FDA and European Commission Grant Orphan Drug Status to Deupirfenidone for IPF

The FDA and the European Commission granted an orphan drug designation for deupirfenidone to treat idiopathic pulmonary fibrosis (IPF).¹ The therapy is being developed by PureTech Health plc.

Orphan drug designation is intended to support the development of therapies for rare diseases affecting relatively small patient populations. In the US, drugs that receive this designation may qualify for tax credits for eligible clinical trials, exemptions from certain regulatory user fees, and up to 7 years of market exclusivity if the treatment ultimately receives approval.²

These incentives are designed to encourage pharmaceutical companies to invest in therapies targeting diseases with significant unmet medical needs, particularly when limited treatment options exist.^1,2

IPF is a rare, progressive, and ultimately fatal lung disease characterized by scarring and thickening of lung tissue. Over time, this scarring reduces the lungs’ ability to transfer oxygen into the bloodstream, leading to worsening breathing difficulties and declining lung function. Although several therapies have been approved for IPF, treatment options remain limited, and many patients are unable to tolerate current therapies or experience only modest benefits. The new orphan drug designation for deupirfenidone may eventually help expand treatment possibilities for patients living with the disease and improve long-term outcomes.

Deupirfenidone is a next-generation antifibrotic and a deuterated form of pirfenidone, 1 of 3 FDA-approved therapies to treat IPF, with the potential to become a new standard of care to treat IPF. The designation was based on the global phase 2b randomized, double-blind, active- and placebo-controlled, dose-ranging ELEVATE IPF trial (NCT05321420), in which deupirfenidone demonstrated favorable safety and tolerability.

“Critically, only a minority of patients with this progressive and fatal disease have ever been treated with currently approved therapies, largely due to the tradeoff between tolerability challenges and modest efficacy,” Robert Lyne, CEO of PureTech Health, said in a press release.

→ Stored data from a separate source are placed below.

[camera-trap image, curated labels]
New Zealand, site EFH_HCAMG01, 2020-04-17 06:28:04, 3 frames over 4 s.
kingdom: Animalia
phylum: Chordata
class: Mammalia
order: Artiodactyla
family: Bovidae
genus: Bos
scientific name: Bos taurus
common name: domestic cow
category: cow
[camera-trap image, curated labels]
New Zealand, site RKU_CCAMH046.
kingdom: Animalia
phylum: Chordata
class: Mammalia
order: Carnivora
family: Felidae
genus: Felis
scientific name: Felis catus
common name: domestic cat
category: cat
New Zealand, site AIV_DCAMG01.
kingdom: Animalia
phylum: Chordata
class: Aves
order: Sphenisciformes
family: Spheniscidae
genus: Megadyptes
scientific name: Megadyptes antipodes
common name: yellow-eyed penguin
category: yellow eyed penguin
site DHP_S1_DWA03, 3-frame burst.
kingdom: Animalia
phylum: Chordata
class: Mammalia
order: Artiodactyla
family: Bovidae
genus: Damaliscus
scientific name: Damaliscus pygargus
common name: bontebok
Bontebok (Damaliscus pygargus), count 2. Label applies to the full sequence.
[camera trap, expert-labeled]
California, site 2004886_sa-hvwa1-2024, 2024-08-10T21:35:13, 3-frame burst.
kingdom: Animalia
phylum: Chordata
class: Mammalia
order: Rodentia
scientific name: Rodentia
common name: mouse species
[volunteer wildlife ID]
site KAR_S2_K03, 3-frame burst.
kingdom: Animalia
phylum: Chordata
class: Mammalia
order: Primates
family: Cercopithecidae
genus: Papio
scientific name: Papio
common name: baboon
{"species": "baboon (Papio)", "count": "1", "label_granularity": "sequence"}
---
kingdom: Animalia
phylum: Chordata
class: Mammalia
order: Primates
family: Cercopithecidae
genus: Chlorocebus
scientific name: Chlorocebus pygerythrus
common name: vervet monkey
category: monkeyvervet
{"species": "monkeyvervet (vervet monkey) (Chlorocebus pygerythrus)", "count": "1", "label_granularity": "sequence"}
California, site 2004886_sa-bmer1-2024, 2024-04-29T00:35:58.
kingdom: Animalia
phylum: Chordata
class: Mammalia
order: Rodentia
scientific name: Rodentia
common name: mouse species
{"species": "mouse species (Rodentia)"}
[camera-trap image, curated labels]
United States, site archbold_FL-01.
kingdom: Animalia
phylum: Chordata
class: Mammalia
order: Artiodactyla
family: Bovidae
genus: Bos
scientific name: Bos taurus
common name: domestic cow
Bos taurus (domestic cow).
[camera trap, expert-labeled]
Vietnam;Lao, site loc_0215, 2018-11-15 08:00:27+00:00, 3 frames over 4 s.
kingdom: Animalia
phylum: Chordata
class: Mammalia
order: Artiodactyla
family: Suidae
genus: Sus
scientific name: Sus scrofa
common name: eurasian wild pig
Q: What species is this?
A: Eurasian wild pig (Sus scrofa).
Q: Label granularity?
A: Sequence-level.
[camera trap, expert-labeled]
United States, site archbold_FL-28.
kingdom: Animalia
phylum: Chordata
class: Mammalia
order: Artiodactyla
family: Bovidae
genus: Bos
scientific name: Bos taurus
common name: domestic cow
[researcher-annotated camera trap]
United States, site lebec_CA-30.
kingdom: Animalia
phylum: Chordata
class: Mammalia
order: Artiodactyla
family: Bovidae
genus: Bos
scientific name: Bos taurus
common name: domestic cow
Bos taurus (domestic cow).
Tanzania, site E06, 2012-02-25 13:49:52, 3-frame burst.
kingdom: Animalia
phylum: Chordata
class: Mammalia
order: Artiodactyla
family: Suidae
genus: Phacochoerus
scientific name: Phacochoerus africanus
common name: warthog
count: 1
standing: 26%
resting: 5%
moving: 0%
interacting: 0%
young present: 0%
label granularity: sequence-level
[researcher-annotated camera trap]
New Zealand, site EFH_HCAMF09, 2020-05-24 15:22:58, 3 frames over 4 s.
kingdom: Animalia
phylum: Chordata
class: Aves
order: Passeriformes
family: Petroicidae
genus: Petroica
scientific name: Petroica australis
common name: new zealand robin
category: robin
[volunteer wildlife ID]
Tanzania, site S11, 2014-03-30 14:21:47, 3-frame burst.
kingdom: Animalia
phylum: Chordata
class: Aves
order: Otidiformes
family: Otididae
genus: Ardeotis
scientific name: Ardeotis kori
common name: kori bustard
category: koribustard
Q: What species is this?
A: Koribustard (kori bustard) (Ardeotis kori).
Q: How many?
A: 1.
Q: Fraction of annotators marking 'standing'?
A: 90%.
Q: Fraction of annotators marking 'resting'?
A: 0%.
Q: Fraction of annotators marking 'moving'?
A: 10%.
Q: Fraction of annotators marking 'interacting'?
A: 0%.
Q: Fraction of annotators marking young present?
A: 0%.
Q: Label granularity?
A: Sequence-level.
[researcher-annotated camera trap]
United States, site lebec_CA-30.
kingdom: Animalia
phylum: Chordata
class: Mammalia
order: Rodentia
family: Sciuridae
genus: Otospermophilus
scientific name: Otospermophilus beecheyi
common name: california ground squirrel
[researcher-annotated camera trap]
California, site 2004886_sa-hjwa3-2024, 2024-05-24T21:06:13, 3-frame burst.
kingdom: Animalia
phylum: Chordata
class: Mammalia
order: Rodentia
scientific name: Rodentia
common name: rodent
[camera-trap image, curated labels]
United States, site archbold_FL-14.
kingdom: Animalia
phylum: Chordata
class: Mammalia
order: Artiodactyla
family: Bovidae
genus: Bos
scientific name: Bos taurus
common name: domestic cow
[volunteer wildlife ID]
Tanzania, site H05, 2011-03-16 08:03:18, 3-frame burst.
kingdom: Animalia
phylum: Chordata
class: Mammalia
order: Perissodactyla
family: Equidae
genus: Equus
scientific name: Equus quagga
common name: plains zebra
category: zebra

In the trial, 257 patients were randomized 1:1:1:1 to receive deupirfenidone 550 mg, deupirfenidone 825 mg, pirfenidone 825 mg, or a placebo. Those who received 825 mg of pirfenidone 3 times a day experienced a slower rate of lung function decline at 26 weeks compared with patients who received 801 mg of pirfenidone or a placebo (change in absolute forced vital capacity [FVC], –21.5 mL vs –51.6 mL vs –112.5 mL, respectively).¹

After the blinded portion of the trial, approximately 90% of patients enrolled in the open-label extension (OLE). Patients who continued treatment with 825 mg of deupirfenidone experienced an overall FVC decline of –32.8 mL over a 52-week period.

Completion rates in the OLE were also high. At 52 weeks, 88.1% of patients in the deupirfenidone 825-mg arm and 87.2% in the 550-mg arm remained on therapy, indicating favorable tolerability and continued engagement with treatment.³

“We believe deupirfenidone represents a potentially transformative option for this underserved population and is a compelling example of how PureTech's model can advance differentiated medicines toward meaningful patient impact,” Lyne said.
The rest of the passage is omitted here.